S.C. now at OPCON4; Preps for Flooding

COLUMBIA, S.C. (Thursday, October 1, 2015, 12:20 p.m.) – The South Carolina Emergency Management Division and partner state agencies have upgraded the state’s operational condition to level four. OPCON 4 is the second lowest of five operational conditions and enables state agencies to make preparations for any potential effects from Hurricane Joaquin and predicted heavy rainfall from a separate weather system.

People in potentially vulnerable areas should review their plans and consider actions they would need to take if the storm threatens South Carolina. Residents and visitors in the state should monitor the storm via local news media and through updates from the National Hurricane Center, especially people in low-lying areas throughout the state.

“Even if Hurricane Joaquin heads out to sea, the entire state could experience significant flooding from heavy rains that are predicted,” SCEMD Director Kim Stenson said, “We’ve already seen flooding in many parts of South Carolina, these storm systems could make conditions worse.”

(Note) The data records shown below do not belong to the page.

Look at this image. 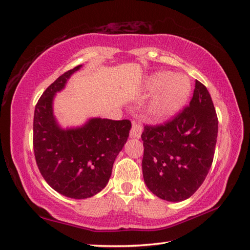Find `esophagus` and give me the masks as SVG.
Masks as SVG:
<instances>
[{"label": "esophagus", "mask_w": 250, "mask_h": 250, "mask_svg": "<svg viewBox=\"0 0 250 250\" xmlns=\"http://www.w3.org/2000/svg\"><path fill=\"white\" fill-rule=\"evenodd\" d=\"M142 130H143V127L140 123H138V122H132V127H131V130H130V137L131 138H139L141 137L142 134Z\"/></svg>", "instance_id": "esophagus-1"}]
</instances>
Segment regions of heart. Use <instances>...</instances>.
<instances>
[{
  "label": "heart",
  "mask_w": 250,
  "mask_h": 250,
  "mask_svg": "<svg viewBox=\"0 0 250 250\" xmlns=\"http://www.w3.org/2000/svg\"><path fill=\"white\" fill-rule=\"evenodd\" d=\"M149 88L160 93L149 107V113L155 120L170 119L185 106L191 93L189 79L173 73H160L149 81Z\"/></svg>",
  "instance_id": "b5f03b06"
}]
</instances>
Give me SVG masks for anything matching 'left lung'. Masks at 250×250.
I'll return each instance as SVG.
<instances>
[{
  "label": "left lung",
  "mask_w": 250,
  "mask_h": 250,
  "mask_svg": "<svg viewBox=\"0 0 250 250\" xmlns=\"http://www.w3.org/2000/svg\"><path fill=\"white\" fill-rule=\"evenodd\" d=\"M218 119L208 88L196 80L189 106L159 125H144L143 179L155 196L177 202L197 191L213 163Z\"/></svg>",
  "instance_id": "left-lung-1"
}]
</instances>
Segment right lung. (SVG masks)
<instances>
[{
  "mask_svg": "<svg viewBox=\"0 0 250 250\" xmlns=\"http://www.w3.org/2000/svg\"><path fill=\"white\" fill-rule=\"evenodd\" d=\"M81 65L50 84L35 106L33 147L37 167L55 191L73 199L90 198L106 187L113 163L129 136V120L91 119L78 128L62 129L53 115L55 93Z\"/></svg>",
  "mask_w": 250,
  "mask_h": 250,
  "instance_id": "right-lung-1",
  "label": "right lung"
}]
</instances>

When Flooding Occurs in Your Area:

  • Be aware of potential flash flooding. If there is any possibility of a flash flood, move to higher ground. Do not wait to be told to move.
  •  If time allows, prepare your home for a flood by moving essential items to an upper floor, bring in outdoor furniture, disconnect electrical appliances and be prepared to turn off the gas, electricity and water.
  • Do not walk through moving water. Six inches of moving water can make you fall. If you have to walk in water, walk where the water is not moving. Use a stick to check the firmness of the ground in front of you.
  • Do not drive into flooded areas. If floodwaters rise around your car, abandon the car and move to higher ground if you can do so safely. You and the vehicle could be quickly swept away. One foot of water can cause your car to float off the roadway.

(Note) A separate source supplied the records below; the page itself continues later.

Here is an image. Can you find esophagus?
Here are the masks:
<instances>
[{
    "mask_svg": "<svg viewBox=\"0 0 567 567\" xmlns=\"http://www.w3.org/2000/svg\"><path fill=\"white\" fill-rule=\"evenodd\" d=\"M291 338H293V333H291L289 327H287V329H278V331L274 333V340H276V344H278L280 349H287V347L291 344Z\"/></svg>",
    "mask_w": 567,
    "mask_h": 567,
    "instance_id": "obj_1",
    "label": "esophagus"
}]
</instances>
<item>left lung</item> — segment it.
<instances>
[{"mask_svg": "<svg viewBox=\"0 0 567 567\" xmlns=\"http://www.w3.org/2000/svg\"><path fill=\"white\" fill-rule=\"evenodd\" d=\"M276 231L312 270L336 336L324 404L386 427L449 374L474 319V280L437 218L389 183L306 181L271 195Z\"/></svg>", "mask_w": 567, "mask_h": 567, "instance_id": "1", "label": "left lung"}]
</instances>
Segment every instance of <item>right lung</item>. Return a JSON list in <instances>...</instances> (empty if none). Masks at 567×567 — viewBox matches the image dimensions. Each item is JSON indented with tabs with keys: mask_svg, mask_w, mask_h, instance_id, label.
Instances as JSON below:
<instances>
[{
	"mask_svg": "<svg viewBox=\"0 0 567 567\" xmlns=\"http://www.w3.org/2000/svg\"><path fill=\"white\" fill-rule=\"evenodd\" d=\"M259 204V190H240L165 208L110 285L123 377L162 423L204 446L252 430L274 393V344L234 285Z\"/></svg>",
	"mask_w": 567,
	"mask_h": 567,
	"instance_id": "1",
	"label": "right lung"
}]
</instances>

Given the uncertainty of Hurricane Joaquin’s project path, SCEMD recommends the following:

  • Monitor storm conditions via local media, the National Hurricane Center and the National Weather Service offices that serve South Carolina. Follow @SCEMD social media feeds for emergency information.
  • Understand the difference between a Watch and a Warning.  A Tropical Storm Watch means tropical-storm conditions are possible within 48 hours.  Stay tuned for additional advisories.  A Tropical Storm Warning means tropical-storm conditions are expected within 36 hours.  If you are advised to take safety precautions, do so immediately.
  • Know Your Zone and review emergency plans:  Residents living in vulnerable areas that might be in a tropical storm’s path must make plans now should an evacuation later become necessary.  Become familiar with evacuation routes, which are marked with special signs.

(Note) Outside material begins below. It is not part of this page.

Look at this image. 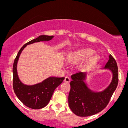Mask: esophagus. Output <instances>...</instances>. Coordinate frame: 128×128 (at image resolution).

Visit scemd.org/knowyourzone to determine what coastal evacuation zone you are in.

  • Keep supplies in vehicles, top off fuel, secure important documents:  If the storm approaches South Carolina, individuals and families should fill up their cars with gas.  Road maps, nonperishable snack foods, a first-aid kit that includes a supply of your family’s prescription medications, and convenience items such as diapers should be available in the car.  Secure important documents in waterproof packaging.
  • Consider the safety of pets:  Pets are not allowed in Red Cross shelters.  You should plan to board pets with veterinarians, kennels, or other facilities in non-vulnerable areas.  Identification and rabies tags should be attached to the pets’ collars.